Often we underappreciate how much the quality of the work is the most important thing, and when we are rested and are the best versions of ourselves, the quality shines.

How are ThredUp’s employees responding to the change?

Before the experiment, we heard consistently from folks how much they value a three-day weekend. They came back feeling recharged. So I think the psychology there is about feeling recharged coming back into work. I wanted to create that level of freshness that leads to better outcomes. 

Some people do work Fridays. There’s something about waking up Friday morning with a fresh cup of coffee with no emails, no Slack messages and banging out a creative proposal or performance review or product design. There’s a freedom you have when you don’t have all these inbounds coming at you. 

How do you define “better outcomes”?

It’s hard to prove that the work quality is better. But we have a set of things we’re trying to accomplish as a public company. We have standards and we know how long it’s supposed to take to get things done. We’re not allowing people to work one day less to push things out. 

What I most worry about is when things start to drag. When something that could get resolved Thursday afternoon doesn’t and you have to wait until Monday.
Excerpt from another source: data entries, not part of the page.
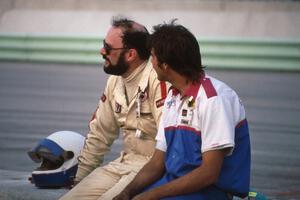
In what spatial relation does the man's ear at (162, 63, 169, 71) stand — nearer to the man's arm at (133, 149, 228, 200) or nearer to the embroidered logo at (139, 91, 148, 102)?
the man's arm at (133, 149, 228, 200)

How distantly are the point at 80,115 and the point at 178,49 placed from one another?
343 inches

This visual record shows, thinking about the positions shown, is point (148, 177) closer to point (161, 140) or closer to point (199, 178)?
point (161, 140)

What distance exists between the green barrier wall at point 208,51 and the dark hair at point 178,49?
16.2 m

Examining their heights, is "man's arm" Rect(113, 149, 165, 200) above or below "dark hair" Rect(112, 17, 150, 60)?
below

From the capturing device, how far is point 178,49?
18.3 ft

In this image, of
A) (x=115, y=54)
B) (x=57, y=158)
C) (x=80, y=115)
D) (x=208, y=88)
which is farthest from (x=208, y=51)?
(x=208, y=88)

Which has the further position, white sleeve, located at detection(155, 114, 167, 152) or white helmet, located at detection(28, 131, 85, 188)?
white helmet, located at detection(28, 131, 85, 188)

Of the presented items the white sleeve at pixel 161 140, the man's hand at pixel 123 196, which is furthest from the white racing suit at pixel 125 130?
the white sleeve at pixel 161 140

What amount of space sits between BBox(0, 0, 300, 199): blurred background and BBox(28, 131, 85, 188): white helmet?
36cm

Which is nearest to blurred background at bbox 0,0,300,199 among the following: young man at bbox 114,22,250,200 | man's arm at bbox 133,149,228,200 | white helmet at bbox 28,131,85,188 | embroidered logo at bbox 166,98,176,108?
white helmet at bbox 28,131,85,188

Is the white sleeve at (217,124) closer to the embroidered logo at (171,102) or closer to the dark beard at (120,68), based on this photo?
the embroidered logo at (171,102)

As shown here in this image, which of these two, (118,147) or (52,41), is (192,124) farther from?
(52,41)

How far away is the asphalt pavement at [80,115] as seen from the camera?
914 cm

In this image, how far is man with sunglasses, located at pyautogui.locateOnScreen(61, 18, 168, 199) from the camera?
6.57 meters
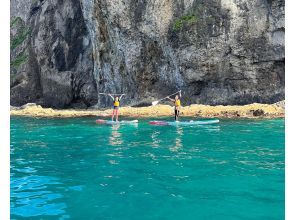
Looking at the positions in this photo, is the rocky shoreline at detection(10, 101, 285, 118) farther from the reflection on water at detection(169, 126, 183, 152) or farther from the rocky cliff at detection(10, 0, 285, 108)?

But if you have the right mindset, and the right employees, you get it all done. 

Do you think every company should shift to a four-day workweek? Why might it not work for everyone?

I don’t know if it’s something I would advocate globally for every company. It works for us because of the mission-driven nature of what we do. 

Our people are inspired to come to work and care about the impact we’re making on the world. So they’re willing to be flexible and work super hard on those four days in service of that mission. 

I could see an environment for folks who don’t like their jobs or the companies they’re working at, how this could go horribly wrong.

How many days a week do you work?

Because I am the founder, I basically work all the time. As founder you never shut your love of the company off. I never complain about working hard. I am the luckiest guy around.